_Task instructions:_
Every record gets copied exactly, and no picture goes with it.

_Input data:_
┄┄┄┄┄┄┄┄┄┄

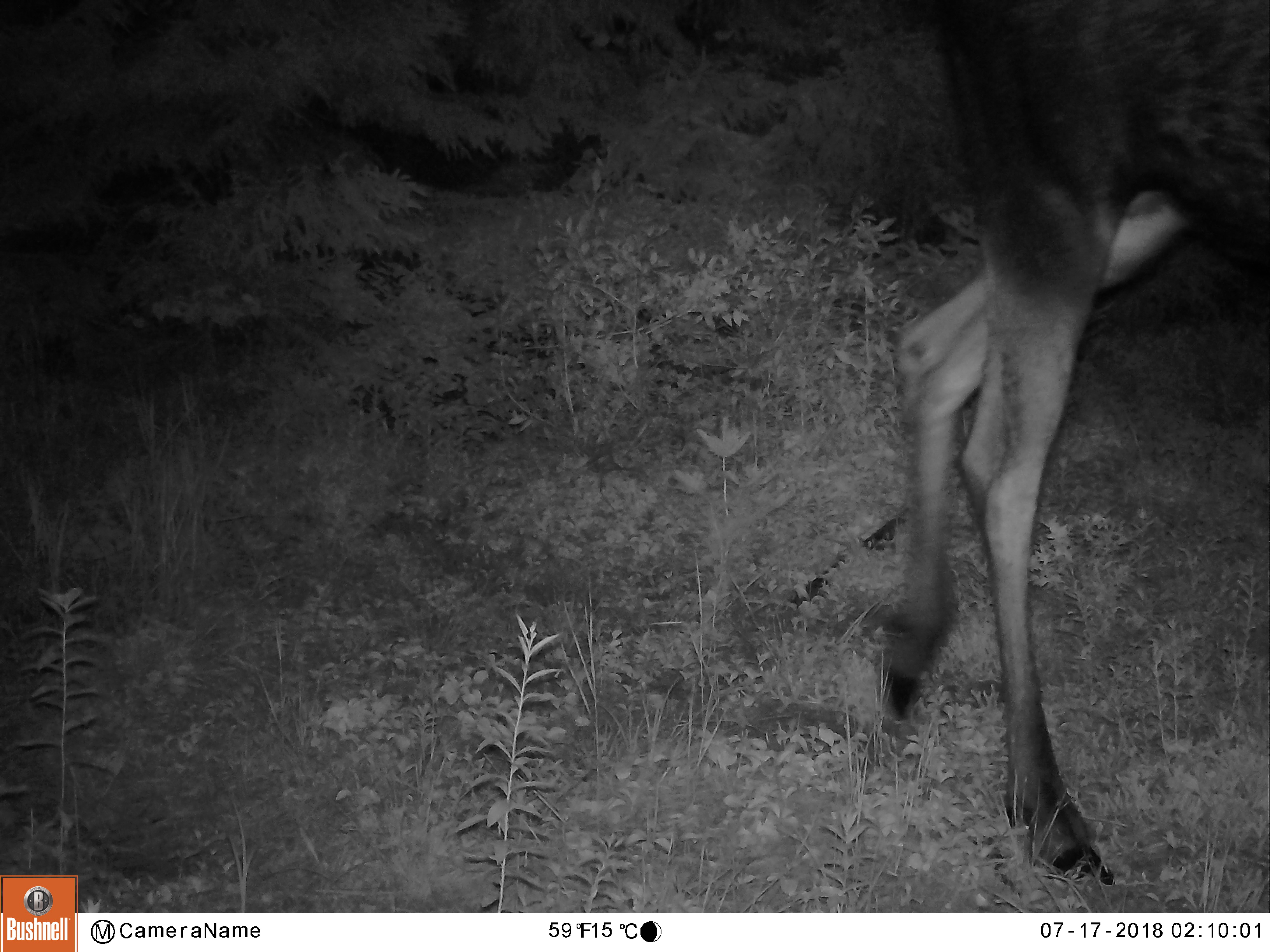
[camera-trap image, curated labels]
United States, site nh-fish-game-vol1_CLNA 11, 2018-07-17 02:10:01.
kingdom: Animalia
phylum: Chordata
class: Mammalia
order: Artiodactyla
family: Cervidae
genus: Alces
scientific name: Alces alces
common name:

┄┄┄┄┄┄┄┄┄┄

_Task response:_
[camera-trap image, curated labels]
United States, site nh-fish-game-vol1_CLNA 11, 2018-07-17 02:10:01.
kingdom: Animalia
phylum: Chordata
class: Mammalia
order: Artiodactyla
family: Cervidae
genus: Alces
scientific name: Alces alces
common name:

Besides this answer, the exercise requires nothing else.